The Markdown format is explained at https://www.markdownguide.org/basic-syntax/. A gentle introduction to Jupyter can be found e.g. at https://www.dataquest.io/blog/jupyter-notebook-tutorial/. Inspired by an example there, you could go to the bottom of the existing Jupyter notebook and hover the mouse pointer until you see the text “Click to add a cell”. Do as advised, copy-paste the text below in the cell and press Ctrl+Enter (or Shift+Enter, or click the triangle icon or select “Run” -> “Run Selected Cell”).


# This is a level 1 heading

## This is a level 2 heading

This is some plain text that forms a paragraph. Add emphasis via **bold** or *italic*. 

Paragraphs must be separated by an empty line. 

* Sometimes we want to include lists. 
* Which can be bulleted using asterisks. 

1. Lists can also be numbered. 
2. If we want an ordered list.

[It is possible to include hyperlinks](https://www.example.com)

Inline code uses single backticks: `foo()`, and code blocks use triple backticks:

```
bar()
```

Or can be indented by 4 spaces: 

    foo()

And finally, adding images is easy: ![Alt text](https://picsum.photos/200)

For the Python programming language, the University of Helsinki provides a MOOC at https://programming-24.mooc.fi/. The R language, taught e.g. on many EEB courses, can also be used within Jupyter if the installation supports it.

Drawbacks of Jupyter notebooks

The Jupyter notebooks may sound like a perfect solution for documenting computational data analysis projects – and often it is. They have some serious drawbacks, however, and the most significant of these is that the Jupyter notebook work poorly with version control software.

When you write a course assignment text with file names like ‘group4_mikko_v1.docx’, ‘group4_mikko_v1.1_jd.docx’, ‘group4_v3_anni.docx’, ‘group4_final_v2.docx’, you do version controlling. The point of different versions – or snapshots – is to keep a record on the edits and possibility to revert some of them. When working in large collaborative projects, it is crucial to keep track of the history and the changes made by the different people. The version control software that used for this task will store every change in the tracked files between each snapshot – or commit – and are able to reconstruct the status of each file throughout the whole history of the project. This tracking is done on the level of text and is especially suitable for programming code and plain, human-readable text. As we saw above, Markdown is human-readable text whereas Word docx-files are not.

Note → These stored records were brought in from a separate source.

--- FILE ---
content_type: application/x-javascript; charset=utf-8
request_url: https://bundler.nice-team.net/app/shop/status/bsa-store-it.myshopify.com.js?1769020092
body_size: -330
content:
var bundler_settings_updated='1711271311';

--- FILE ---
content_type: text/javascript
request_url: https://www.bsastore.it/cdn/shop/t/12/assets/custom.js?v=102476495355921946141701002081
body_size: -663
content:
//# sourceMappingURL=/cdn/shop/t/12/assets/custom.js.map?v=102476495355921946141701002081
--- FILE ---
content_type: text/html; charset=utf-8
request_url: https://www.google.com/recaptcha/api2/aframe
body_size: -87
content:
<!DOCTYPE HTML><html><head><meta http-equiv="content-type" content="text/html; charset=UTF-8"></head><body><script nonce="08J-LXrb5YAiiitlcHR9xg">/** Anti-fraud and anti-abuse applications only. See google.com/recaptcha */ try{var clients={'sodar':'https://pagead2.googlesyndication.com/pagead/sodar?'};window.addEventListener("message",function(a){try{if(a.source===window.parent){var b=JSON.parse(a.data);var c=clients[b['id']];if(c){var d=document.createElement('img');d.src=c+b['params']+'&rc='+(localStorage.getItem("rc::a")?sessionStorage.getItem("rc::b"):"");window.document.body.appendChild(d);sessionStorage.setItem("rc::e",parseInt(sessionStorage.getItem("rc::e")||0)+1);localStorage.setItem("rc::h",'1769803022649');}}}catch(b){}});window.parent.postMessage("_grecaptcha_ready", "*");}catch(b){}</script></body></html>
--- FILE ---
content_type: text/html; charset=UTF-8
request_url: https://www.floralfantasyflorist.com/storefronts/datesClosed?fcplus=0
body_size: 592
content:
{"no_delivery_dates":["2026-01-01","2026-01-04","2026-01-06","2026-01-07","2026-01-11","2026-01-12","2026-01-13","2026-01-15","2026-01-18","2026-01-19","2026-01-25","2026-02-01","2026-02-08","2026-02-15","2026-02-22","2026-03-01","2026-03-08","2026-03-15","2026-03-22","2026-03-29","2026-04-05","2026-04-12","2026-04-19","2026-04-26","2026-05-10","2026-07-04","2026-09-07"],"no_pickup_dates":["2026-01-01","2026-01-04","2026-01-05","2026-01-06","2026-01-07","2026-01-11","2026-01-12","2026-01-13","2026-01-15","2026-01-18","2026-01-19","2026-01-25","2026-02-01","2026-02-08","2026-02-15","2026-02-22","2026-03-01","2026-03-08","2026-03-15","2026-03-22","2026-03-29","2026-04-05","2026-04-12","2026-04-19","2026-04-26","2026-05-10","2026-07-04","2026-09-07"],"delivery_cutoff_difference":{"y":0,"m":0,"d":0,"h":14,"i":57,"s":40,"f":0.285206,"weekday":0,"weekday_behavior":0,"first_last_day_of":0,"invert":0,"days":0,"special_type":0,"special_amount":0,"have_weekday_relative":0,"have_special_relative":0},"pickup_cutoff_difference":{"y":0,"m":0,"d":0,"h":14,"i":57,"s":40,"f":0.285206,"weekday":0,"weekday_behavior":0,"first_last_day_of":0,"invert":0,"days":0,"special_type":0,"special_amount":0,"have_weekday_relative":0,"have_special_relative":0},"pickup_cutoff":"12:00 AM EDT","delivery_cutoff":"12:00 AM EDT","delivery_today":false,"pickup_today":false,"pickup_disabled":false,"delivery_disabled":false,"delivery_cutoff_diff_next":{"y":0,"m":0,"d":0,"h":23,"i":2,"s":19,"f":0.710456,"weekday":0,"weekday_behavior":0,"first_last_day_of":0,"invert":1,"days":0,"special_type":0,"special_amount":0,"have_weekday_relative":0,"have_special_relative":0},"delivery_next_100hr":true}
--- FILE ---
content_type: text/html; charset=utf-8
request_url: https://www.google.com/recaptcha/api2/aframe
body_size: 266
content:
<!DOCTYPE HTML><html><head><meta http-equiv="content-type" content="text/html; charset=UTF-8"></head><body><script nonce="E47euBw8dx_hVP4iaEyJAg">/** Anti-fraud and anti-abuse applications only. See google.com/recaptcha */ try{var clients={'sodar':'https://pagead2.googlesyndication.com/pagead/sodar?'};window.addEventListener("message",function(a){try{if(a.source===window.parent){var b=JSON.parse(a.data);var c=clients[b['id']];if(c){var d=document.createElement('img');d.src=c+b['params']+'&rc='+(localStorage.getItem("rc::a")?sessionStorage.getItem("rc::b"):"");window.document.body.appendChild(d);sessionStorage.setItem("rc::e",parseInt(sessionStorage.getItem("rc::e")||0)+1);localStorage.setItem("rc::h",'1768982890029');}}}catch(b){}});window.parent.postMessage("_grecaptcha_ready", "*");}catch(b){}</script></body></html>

Jupyter notebooks are partly human-readable text, partly coded information. One can see that by scrolling through the notebook that we have worked with:

> cd ~/IntSciCom/project/
> less AccuracyOfTemperatureData.ipynb 

One can read a lot of the text but at least those starting with “image/png” are all gibberish. Even worse is that Jupyter stores some meta-data of the status of the cells such that the file may change just by re-running of some of the cells. Given that, knowing the diff between two versions of the same file would not be easy to interpret.


Exercise: TBD

Run the Jupyter notebook “AccuracyOfTemperatureData.ipynb” and arrange the results in the order they appear in the final notebook.

Exercise 1 in Moodle.


Take-home message

Jupyter notebooks facilitate the documentation of computer-based analyses and thus improve the reproducibility of research. Jupyter notebooks support Markdown syntax and potentially multiple programming languages. As seen in the next chapter, the drawback of the Jupyter notebooks is that they are not plain text files and thus do work well with version control systems.